**Directive**
Copy out the lines starting with the one containing "As visible in" and running through the last line, keeping both ends.

:: Input rows ::

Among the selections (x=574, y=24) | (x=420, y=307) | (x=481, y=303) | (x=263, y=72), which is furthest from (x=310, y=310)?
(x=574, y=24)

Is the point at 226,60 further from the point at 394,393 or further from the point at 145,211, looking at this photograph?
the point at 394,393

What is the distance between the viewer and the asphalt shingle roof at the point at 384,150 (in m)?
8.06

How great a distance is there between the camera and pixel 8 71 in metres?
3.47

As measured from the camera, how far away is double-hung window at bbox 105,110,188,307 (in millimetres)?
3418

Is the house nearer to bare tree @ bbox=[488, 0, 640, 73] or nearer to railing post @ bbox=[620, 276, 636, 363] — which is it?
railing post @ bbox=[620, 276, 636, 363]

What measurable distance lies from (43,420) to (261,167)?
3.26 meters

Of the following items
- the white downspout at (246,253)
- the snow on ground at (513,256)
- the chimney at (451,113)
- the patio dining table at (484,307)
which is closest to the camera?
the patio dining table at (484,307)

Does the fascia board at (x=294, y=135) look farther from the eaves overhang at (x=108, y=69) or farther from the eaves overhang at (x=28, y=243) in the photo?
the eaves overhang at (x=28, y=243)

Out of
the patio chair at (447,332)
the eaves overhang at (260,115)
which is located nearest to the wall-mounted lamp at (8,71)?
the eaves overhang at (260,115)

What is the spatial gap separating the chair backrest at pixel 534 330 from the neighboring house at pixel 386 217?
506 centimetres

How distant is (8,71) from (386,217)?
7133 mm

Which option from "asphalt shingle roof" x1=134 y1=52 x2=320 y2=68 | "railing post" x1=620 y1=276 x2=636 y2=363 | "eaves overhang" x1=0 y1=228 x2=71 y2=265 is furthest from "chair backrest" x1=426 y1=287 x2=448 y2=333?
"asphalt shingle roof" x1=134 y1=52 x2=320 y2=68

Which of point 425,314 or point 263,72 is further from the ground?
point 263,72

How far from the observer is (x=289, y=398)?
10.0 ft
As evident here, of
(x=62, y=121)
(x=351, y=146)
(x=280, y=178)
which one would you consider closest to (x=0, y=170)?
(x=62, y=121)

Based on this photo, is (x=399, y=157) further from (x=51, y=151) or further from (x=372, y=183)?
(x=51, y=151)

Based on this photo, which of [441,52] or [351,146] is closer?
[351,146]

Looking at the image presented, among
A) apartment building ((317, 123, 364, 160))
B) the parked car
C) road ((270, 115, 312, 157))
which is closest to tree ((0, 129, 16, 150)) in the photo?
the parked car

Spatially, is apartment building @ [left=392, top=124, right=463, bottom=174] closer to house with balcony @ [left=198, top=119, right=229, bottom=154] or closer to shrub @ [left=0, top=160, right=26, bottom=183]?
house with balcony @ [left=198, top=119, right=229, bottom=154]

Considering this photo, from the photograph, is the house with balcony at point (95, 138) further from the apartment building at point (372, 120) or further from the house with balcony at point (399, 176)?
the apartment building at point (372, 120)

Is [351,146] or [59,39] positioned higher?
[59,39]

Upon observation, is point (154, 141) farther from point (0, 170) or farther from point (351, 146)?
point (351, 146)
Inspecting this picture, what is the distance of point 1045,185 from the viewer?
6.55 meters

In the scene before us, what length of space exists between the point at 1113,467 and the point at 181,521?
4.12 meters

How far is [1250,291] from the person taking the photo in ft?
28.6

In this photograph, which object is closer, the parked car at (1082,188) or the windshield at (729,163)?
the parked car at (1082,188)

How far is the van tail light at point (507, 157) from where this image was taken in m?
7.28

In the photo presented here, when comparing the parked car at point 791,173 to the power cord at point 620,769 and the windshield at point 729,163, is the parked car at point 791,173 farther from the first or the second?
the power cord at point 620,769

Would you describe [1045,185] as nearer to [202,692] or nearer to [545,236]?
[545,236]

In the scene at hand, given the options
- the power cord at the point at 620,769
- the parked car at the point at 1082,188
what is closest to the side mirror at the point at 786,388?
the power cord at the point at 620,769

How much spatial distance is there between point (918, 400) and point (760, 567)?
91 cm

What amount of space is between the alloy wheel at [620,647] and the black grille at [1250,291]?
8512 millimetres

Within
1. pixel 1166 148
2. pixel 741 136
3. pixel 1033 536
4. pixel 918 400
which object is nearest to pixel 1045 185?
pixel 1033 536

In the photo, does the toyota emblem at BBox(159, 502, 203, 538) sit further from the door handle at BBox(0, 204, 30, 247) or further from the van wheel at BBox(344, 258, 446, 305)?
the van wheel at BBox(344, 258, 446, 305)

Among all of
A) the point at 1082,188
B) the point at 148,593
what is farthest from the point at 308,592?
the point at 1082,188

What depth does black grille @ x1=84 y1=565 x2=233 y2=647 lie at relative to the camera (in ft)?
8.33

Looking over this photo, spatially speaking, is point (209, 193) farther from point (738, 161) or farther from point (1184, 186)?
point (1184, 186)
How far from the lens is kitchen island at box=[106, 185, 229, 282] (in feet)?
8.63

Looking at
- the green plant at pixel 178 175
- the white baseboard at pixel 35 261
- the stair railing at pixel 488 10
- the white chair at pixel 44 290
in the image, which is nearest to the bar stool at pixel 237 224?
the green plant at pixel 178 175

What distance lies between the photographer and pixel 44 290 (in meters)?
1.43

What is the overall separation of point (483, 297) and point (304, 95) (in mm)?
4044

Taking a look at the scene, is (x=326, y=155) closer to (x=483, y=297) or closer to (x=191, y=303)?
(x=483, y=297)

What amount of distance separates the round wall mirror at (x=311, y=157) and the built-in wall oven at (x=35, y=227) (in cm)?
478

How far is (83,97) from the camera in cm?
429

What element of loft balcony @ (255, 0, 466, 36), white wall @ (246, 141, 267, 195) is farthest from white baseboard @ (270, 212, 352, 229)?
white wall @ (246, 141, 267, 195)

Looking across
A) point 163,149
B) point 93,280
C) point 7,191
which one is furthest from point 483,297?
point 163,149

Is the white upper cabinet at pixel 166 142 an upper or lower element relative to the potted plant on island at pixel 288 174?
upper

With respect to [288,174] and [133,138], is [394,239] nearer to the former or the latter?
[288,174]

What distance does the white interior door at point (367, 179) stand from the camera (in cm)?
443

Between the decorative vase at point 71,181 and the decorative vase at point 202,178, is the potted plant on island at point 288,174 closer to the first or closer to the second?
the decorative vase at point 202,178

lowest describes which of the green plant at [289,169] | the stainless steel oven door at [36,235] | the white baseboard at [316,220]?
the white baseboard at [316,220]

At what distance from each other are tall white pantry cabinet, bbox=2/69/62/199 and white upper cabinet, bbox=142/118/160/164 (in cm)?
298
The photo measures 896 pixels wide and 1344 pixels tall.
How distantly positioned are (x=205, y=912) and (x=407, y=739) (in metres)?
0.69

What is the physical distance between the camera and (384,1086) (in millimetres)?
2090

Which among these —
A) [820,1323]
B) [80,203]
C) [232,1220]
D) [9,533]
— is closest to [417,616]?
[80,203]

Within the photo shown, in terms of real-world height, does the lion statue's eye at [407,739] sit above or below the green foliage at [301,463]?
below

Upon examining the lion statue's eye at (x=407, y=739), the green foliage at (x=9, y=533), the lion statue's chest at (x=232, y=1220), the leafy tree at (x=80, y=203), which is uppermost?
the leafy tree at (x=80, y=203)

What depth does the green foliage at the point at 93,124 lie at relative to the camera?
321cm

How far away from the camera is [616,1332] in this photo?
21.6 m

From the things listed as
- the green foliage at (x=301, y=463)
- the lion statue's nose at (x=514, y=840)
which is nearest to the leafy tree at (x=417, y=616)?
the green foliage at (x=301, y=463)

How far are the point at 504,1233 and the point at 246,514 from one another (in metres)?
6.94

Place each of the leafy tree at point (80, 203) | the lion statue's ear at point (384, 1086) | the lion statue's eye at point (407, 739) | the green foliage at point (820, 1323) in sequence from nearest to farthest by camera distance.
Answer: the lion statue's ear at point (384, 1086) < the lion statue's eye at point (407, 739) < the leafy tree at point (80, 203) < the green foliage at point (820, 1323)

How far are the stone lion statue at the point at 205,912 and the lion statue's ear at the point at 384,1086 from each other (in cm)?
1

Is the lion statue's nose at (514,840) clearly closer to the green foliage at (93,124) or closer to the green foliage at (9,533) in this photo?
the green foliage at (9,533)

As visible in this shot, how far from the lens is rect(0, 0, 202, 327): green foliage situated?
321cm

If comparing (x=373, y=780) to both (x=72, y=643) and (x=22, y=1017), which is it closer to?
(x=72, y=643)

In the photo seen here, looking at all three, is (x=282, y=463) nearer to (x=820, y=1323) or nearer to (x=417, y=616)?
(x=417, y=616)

:::

**Output of the task**
As visible in this shot, how far from the lens is rect(0, 0, 202, 327): green foliage situated?
321cm

If comparing (x=373, y=780) to both (x=72, y=643) and (x=22, y=1017), which is it closer to?
(x=72, y=643)

In the photo seen here, looking at all three, is (x=282, y=463) nearer to (x=820, y=1323) or nearer to (x=417, y=616)?
(x=417, y=616)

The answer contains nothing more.